2.      Usaha Kaum Zindik
Kaum zindik termasuk golongan yang membenci Islam, baik Islam sebagai Agama atau sebagai dasar Pemerintahan. Mereka tidak mungkin dapat melampiaskan kebencian melalui konfontrasi dan pemalsuan Al-Quran, maka cari yang paling tepat dan memungkinkan adalah melalui pemalsuan hadis, dengan tujuan menghancurkan agama dari dalam. ‘Abd Al-Karim ibn ‘Auja’ yang dihukum mati oleh Muhammad bin Sulaiman bin ‘Ali, wali wilayah Basrah. Ketika hukuman akan dialkukan dia mengatakan “Demi Allah saya telah membuat hadis palsu sebanyak 4000 hadis. Seorang Zindik telah mengaku di hadapan Khalifah Al-Mahdi bahwa dirinya telah membuat ratusan hadis palsu. Hadis palsu ini telah tersebar di kalangan masyarakat. Hammad bin Zaid mengatakan : Hadis yang dibuat kaum Zindik ini berjumlah 12000 hadis. Contoh hadis yang dibuat oleh kaum Zindik :
النظرالى الوجه الجميل صدقة)
“Melihat wajah cantik termasuk ibadah.”
3.      Fanatik Terhadap Bangsa, Suku, Negeri, Bahasa, dan Pimpinan
Golongan tersebut membuat hadis palsu didorong oleh sikap ego dan fanatik serta ingin menonjolkan seseorang, bangsa, kelompok atau yang lain. Golongan Al-Syu’ubiyah yang fanatik terhadap Persi mengatakan :
ان اذا غضب انزل الوحي بالعربية واذارضي انزل الوحي بالفارسية الله
“Apabila Allah SWT murka, maka Dia menurunkan wahyu dengan bahasa Arab dan apabila senang maka akan menurunkannya dengan bahasa Persi.”

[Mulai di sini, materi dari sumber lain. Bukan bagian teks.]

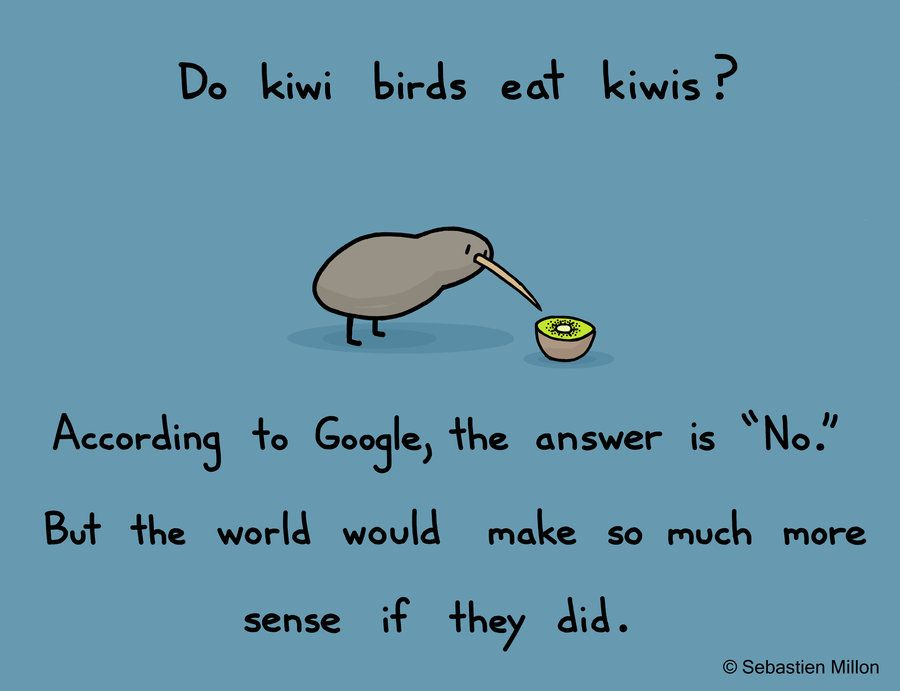 Pin By George Barron On Illustration Funny Cartoons Kiwi Bird Funny Pictures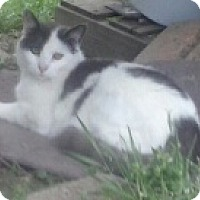 Adopt A Pet :: PETEY - Malvern, AR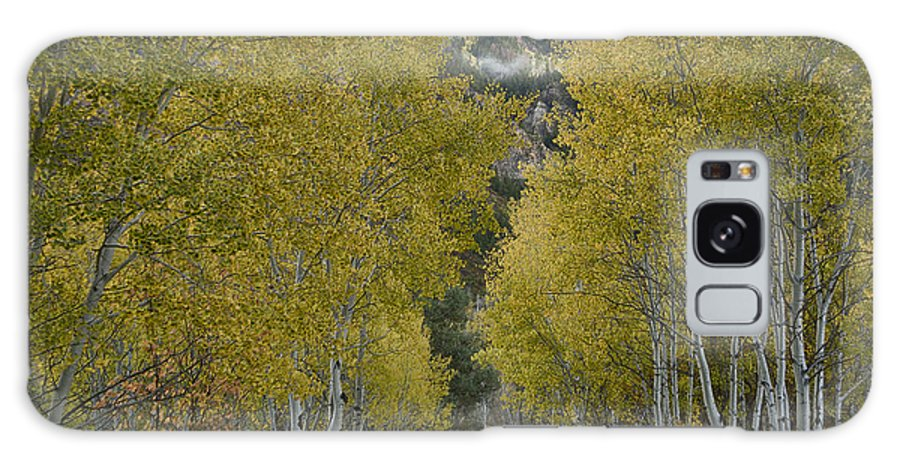 Central Colorado Galaxy S8 Case featuring the photograph Autumn Drive by Idaho Scenic Images Linda Lantzy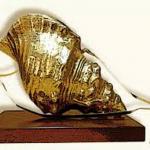 Ciudad Real acogerá la entrega de los premios Caracola de caza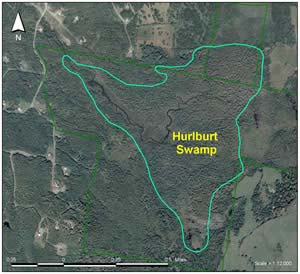 Hurlbert Swamp color aerial photo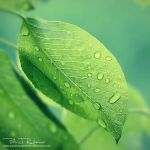 deliciousgreen by PatrickRuegheimer
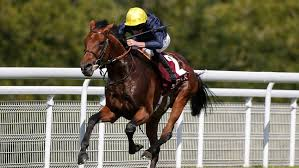 Crystal Ocean Tops Betting to Win 2017 St Leger
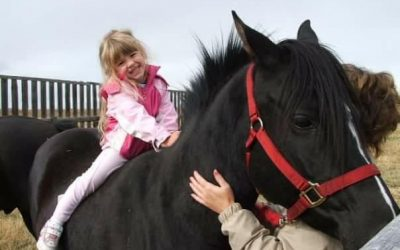 2 Pet Horses Stolen & Slaughtered for Human Consumption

            Sebaliknya, orang Arab yang fanatik terhadap bahasanya mengatakan :
ان الله اذا غضب انزل الوحي بالفارسية واذارضي انزل الوحي بالعربية
“Apabila Allah SWT murka, maka Dia menurunkan wahyu dengan bahasa Persia dan apabila senang maka akan menurunkannya dengan bahasa Arab.”

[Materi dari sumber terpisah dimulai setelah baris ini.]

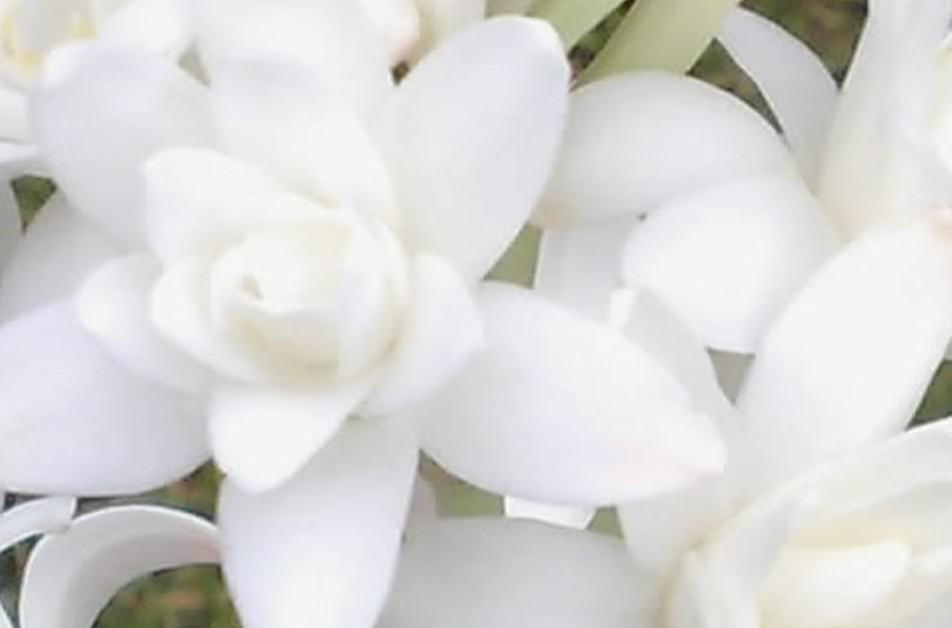 Floral Angélica Perfumada Florais Filhas de Gaia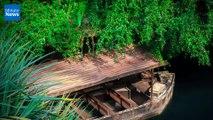 Le plus grand projet de reforestation au monde a vu le jour au Brésil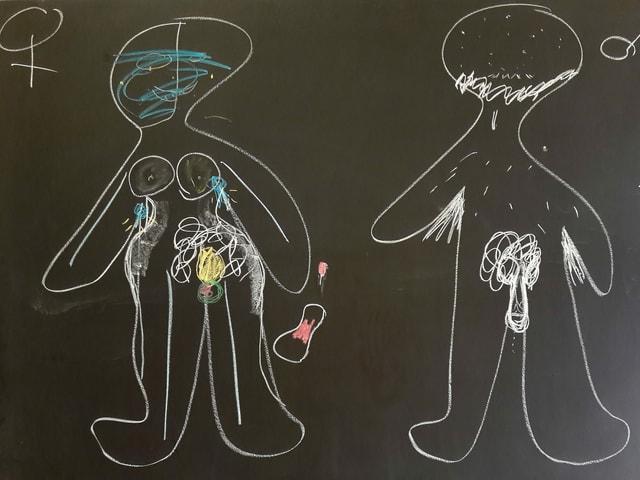 Zwei Kreidefiguren auf einer Wandttafel: Eine Frau mit Brüsten und Vulva, ein Mann mit Bart und Penis.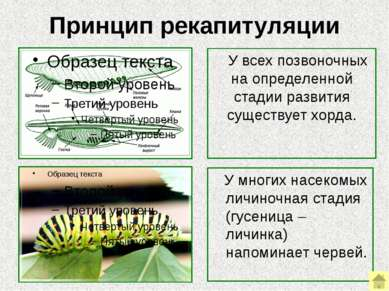 Генетические доказательства Эти доказательства позволяют уточнить филогенетич...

Golongan yang fanatik kepada madzhab Abu Hanifah pernah memuat hadis palsu “Dikemudian hari akan ada seorang umatku yang bernama Abu Hanifah bin Nu’man. Ia ibarat obor bagi umat-Ku.”
Demikian pula golongan yang fanatik menentang Imam Syafi’i membuat hadis palsu, seperti “Di kemudain hari akan ada seorang umat-Ku yang bernama Muhammad bin Idris. Ia akan lebih menimbulkan madharat kepada umat-Ku daripada Iblis.”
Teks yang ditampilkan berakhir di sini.